The Supreme Court in Fairclough Homes v Summers  UKSC 26 held that it was only in "very exceptional circumstances" that a case would be struck out at trial for fraudulent exaggeration (and the case of Mr Summers did not fit into that category and hence was not struck out). But this narrow jurisdiction has been exercised by a first instance Court already.

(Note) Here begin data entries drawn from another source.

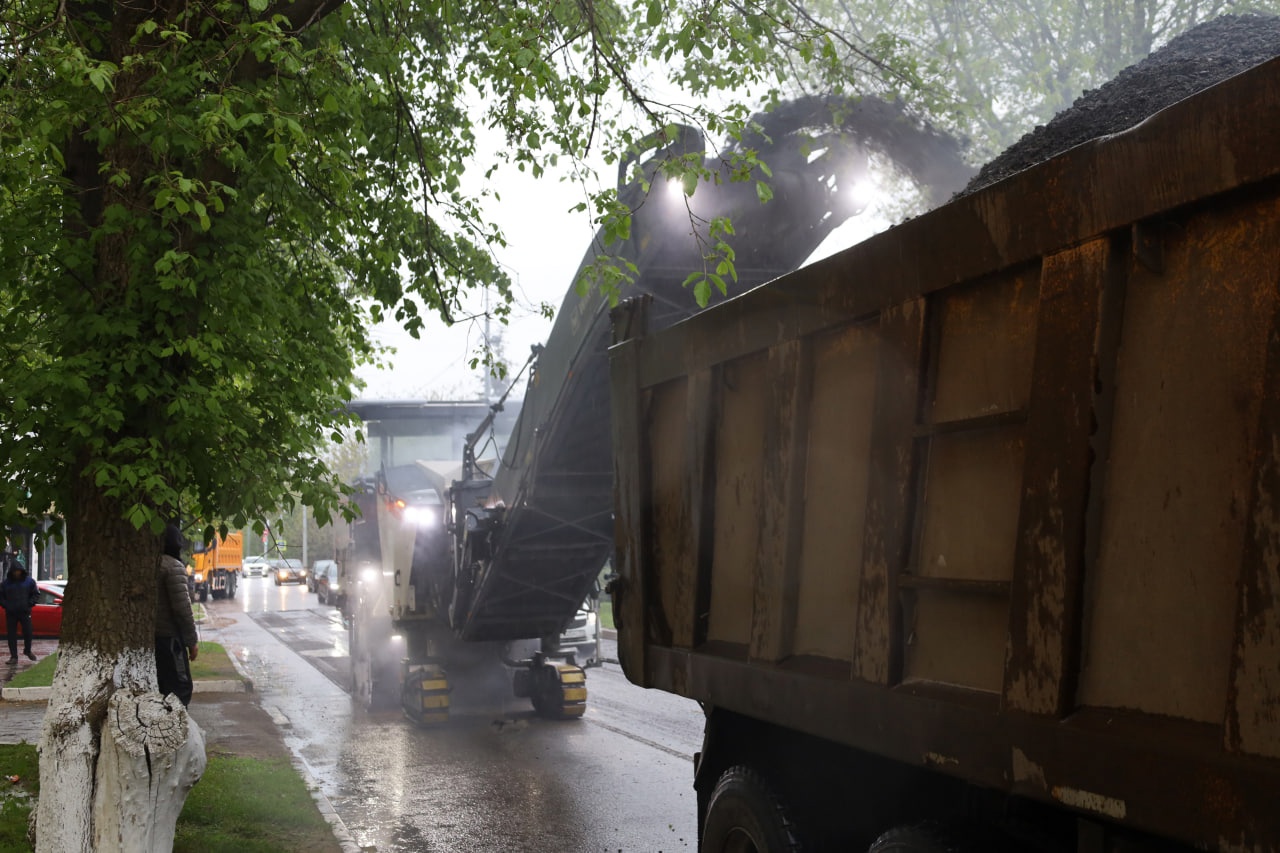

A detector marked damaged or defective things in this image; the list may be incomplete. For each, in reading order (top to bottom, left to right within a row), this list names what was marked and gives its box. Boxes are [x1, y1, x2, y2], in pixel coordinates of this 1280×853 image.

rusty truck bed [606, 56, 1280, 845]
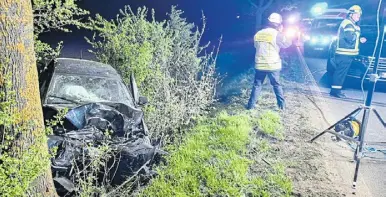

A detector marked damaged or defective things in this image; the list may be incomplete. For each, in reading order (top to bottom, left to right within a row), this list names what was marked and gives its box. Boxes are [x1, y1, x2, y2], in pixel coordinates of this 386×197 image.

damaged car [39, 57, 164, 195]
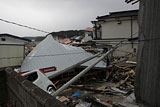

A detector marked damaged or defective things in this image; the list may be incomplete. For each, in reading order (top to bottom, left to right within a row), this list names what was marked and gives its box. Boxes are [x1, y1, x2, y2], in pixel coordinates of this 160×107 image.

damaged roof [21, 35, 106, 77]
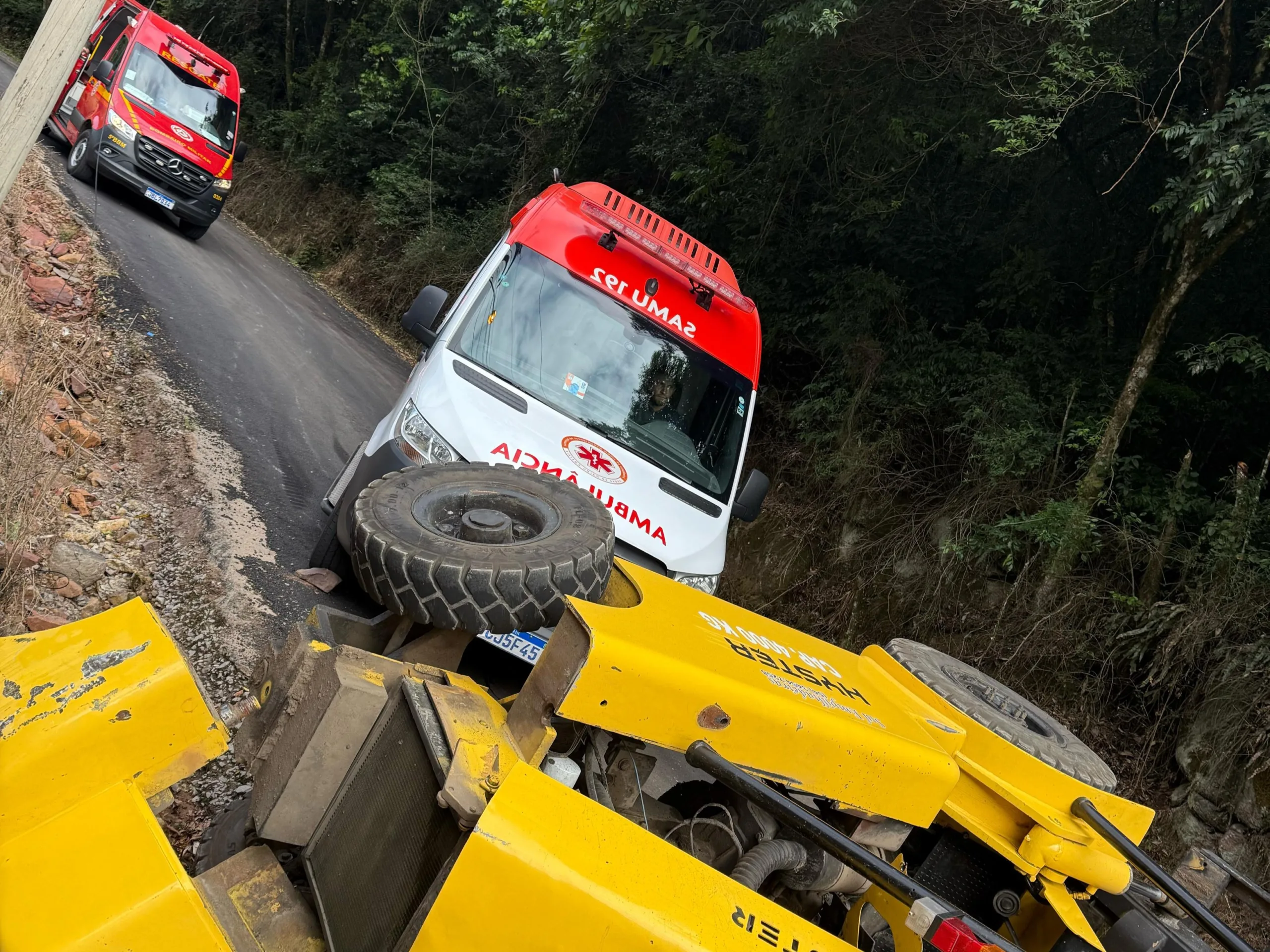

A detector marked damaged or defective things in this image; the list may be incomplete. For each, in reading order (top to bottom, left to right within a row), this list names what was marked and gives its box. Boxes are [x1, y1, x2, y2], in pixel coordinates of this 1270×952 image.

overturned vehicle cab [0, 480, 1262, 952]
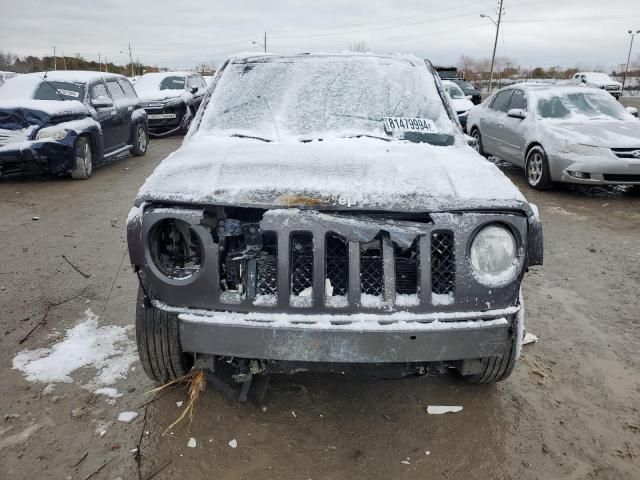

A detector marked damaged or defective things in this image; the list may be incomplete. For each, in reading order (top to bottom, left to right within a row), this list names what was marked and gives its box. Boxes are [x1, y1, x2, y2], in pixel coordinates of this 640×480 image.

broken headlight assembly [149, 217, 201, 278]
damaged jeep patriot [127, 52, 544, 388]
broken headlight assembly [470, 225, 520, 284]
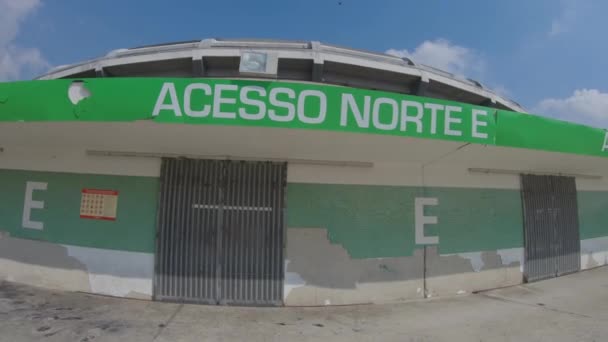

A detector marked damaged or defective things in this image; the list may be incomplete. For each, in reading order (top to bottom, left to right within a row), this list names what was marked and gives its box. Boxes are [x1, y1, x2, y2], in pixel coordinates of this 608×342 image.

cracked concrete ground [1, 268, 608, 340]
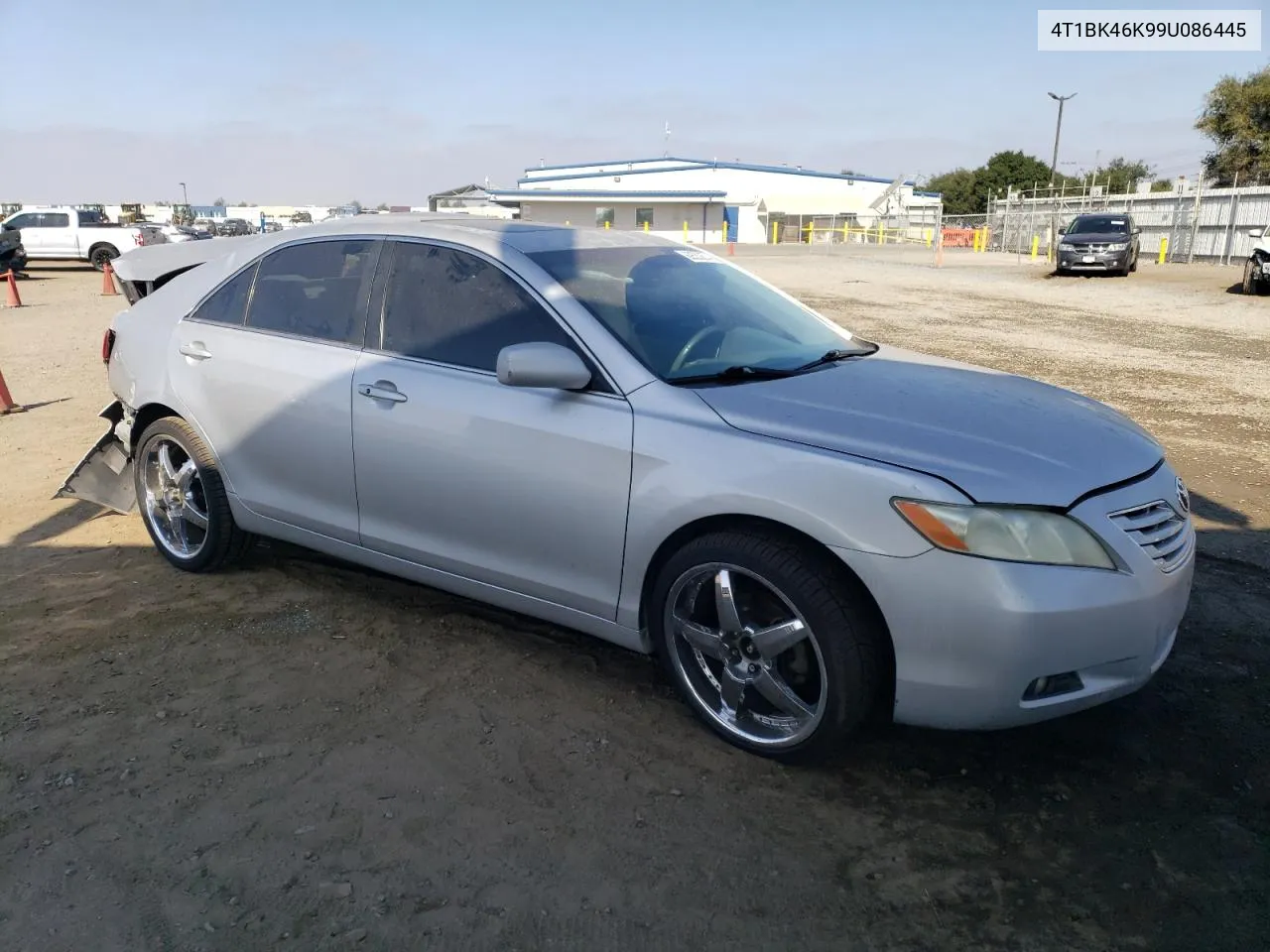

In a recent decision in the Central London County Court, in Fari v Homes for Haringey, on 10th October 2012, HHJ Mitchell accepted that the claim involved an attempt to deceive the court and, as the award of damages would be very small, it was just the type of case envisaged by the Supreme Court in paragraph 49 of its judgment. The claim was for in excess of £740,000, mainly for care, based on a claimed knee injury from tripping on uneven paving, for which liability was admitted. Surveillance revealed gross exaggeration and the medical experts agreed that the injury would have resulted in a minor aggravation and acceleration of two to three months of a pre-existing knee condition. The Judge considered that the appropriate award would be no more than £1,500, less than 0.5% of the pleaded value of the case. In those circumstances the Judge considered that the claim was an abuse of process and that it was “just and proportionate” to strike the whole claim out (including the genuine part). The claimant was ordered to pay the defendant’s costs and the matter was transferred to the High Court so that contempt proceedings could be brought against the claimant and her husband who supported the claimant’s claims for care.
It will require some more first instance decisions to see where the boundaries of this jurisdiction lie, but this is a useful example of when it may be exercised.